My conclusion is that Samaras will be about as successful as Papandreou, so things are still looking pretty hopeless.
Good points. You're probably right about Greece's outlook - we Americans haven't been so successful at fiscal responsibility either - but I'm glad to see Greece at least reject the ultra-nationalists. If Greece can make enough changes to hang on until the world economy improves - assuming the world economy will materially improve - then its problems would become easier to solve. They'll still have to address their fundamental inequities in trying to compete with other, more industrialized nations that work harder and longer, but at least tourism to the seat of democracy and one of the seats of civilization would be up. Sometimes buying time is the best you can do.
 

KAZANI

Senior member
Sep 10, 2006
527
0
0
The idea that Germany has benefited and thus needs to spend its rewards on those nations who have not benefited seem to me to be the typical proggie trait of judging fairness by results and ignoring the process by which those results were realized, such as German workers working more than a decade longer than Greek workers.

Why do you people insist on bringing up those bogus facts?
Average effective age of retirement versus the official age in 2009 in OECD countries

It might be to Germany's advantage to bail out PIIGS and/or to more tightly integrate the EU, but I don't think there is any moral need for them to do so.

I like how you are trying to present this as Germany doing a favour to others, because THEY DON'T! They don't own the EU nor do they fork out free meals to anyone. Keep in mind those bailouts are not free money, they're expensive loans and come pack & parcel with inane austerity from which the German economy benefits considerably.

Nonetheless, congrats to the Greeks for voting for responsibility.

AHAHAHAHA! THAT WAS A GOOD ONE! The two parties that are forming the pro-bailout government are the same that since 1974 (the fall of the junta) have created the corruption that they're ostensibly called upon to purge today. You're basically expecting from criminals to turn themselves in and go to jail voluntarily! The leading party just a year ago accused the government of blackmailing the public into accepting more bailout/austerity with the false threat of leaving the euro, now they get elected by pulling the exact same trick, FFS! :rolleyes: (the video has no subs, but if you are in doubt ask any Greek - bonus laughs if that's a ND voter :biggrin:)

I would have bet money that Greece would have either voluntarily withdrawn from or been kicked out of the EU by summer's end; looks like I was totally wrong.

There is no clause for "ejecting" a eurozone member. As for the "voluntary" part, it wouldn't be the first time the Troika would have backed down from it's empty threats. We've already had this whole blackmail charade play out a few times before, during the past 2½ years of the crisis.
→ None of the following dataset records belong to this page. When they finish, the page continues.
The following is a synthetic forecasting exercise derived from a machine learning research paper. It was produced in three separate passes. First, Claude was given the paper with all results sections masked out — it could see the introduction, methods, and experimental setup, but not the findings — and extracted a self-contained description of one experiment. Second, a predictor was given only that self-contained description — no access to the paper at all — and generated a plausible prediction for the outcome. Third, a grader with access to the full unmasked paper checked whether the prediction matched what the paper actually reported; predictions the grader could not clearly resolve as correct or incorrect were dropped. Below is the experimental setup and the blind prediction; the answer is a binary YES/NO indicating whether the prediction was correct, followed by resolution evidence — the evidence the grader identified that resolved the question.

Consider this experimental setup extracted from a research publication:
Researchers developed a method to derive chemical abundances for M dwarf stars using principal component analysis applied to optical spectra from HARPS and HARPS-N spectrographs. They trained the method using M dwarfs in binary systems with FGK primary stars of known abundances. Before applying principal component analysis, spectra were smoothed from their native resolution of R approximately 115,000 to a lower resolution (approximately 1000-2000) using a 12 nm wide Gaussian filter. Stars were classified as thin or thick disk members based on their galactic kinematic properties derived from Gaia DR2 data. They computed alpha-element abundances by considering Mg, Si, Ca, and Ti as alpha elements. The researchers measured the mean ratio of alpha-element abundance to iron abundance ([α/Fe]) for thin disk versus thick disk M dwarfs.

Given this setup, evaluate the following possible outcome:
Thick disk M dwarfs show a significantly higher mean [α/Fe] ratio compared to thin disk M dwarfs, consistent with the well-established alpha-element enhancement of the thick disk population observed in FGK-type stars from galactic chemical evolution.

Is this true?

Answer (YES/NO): YES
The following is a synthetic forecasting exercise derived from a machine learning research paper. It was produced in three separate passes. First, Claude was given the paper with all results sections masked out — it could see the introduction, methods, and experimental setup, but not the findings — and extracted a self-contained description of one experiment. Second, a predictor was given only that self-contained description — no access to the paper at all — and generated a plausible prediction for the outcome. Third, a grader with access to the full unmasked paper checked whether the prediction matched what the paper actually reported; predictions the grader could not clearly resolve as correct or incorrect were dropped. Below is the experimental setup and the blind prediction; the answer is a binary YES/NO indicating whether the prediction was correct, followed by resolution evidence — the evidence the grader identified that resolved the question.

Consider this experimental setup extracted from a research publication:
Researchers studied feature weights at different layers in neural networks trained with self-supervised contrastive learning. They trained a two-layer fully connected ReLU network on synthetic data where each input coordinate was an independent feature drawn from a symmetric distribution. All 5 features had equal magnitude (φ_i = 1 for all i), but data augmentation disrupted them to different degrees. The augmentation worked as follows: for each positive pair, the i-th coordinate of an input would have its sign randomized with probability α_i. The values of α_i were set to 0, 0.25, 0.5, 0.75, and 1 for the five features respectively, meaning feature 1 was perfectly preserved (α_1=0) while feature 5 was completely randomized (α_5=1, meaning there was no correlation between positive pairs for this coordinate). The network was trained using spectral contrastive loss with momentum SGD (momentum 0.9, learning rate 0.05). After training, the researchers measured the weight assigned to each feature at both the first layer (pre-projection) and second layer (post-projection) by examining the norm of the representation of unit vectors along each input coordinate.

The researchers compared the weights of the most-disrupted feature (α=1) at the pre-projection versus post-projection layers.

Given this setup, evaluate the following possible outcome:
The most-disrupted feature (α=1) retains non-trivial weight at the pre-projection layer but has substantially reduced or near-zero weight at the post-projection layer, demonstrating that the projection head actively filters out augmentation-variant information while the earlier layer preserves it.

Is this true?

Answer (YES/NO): YES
Everytime the savage austerity packages received public backlash all the tough talk evaporated in an instance and refinancing (...or restructuring...or haircut) of the debt proceeded.
 

amyklai

Senior member
Nov 11, 2008
262
8
81
I like how you are trying to present this as Germany doing a favour to others, because THEY DON'T! They don't own the EU nor do they fork out free meals to anyone. Keep in mind those bailouts are not free money, they're expensive loans
They are loans which are given at a fraction of the interest rate (2% or so) that the markets would demand (probably something closer to 25% at this point). And of which nobody really expects that all of them will be repaid in full.

and come pack & parcel with inane austerity from which the German economy benefits considerably.

They come with reform demands because the last time Greece got cheap money (from the banks, after they joined the Euro), they just spent it for consumption and didn't adress their comeptitiveness issue, and relied on borrowing more and more money instead. Which brought us to the point where we are now. So your solution is that Eurpean taxpayers step in instead of the banks and give cheap loans with no strings attached to keep Greece's debt train rolling ad infinitum?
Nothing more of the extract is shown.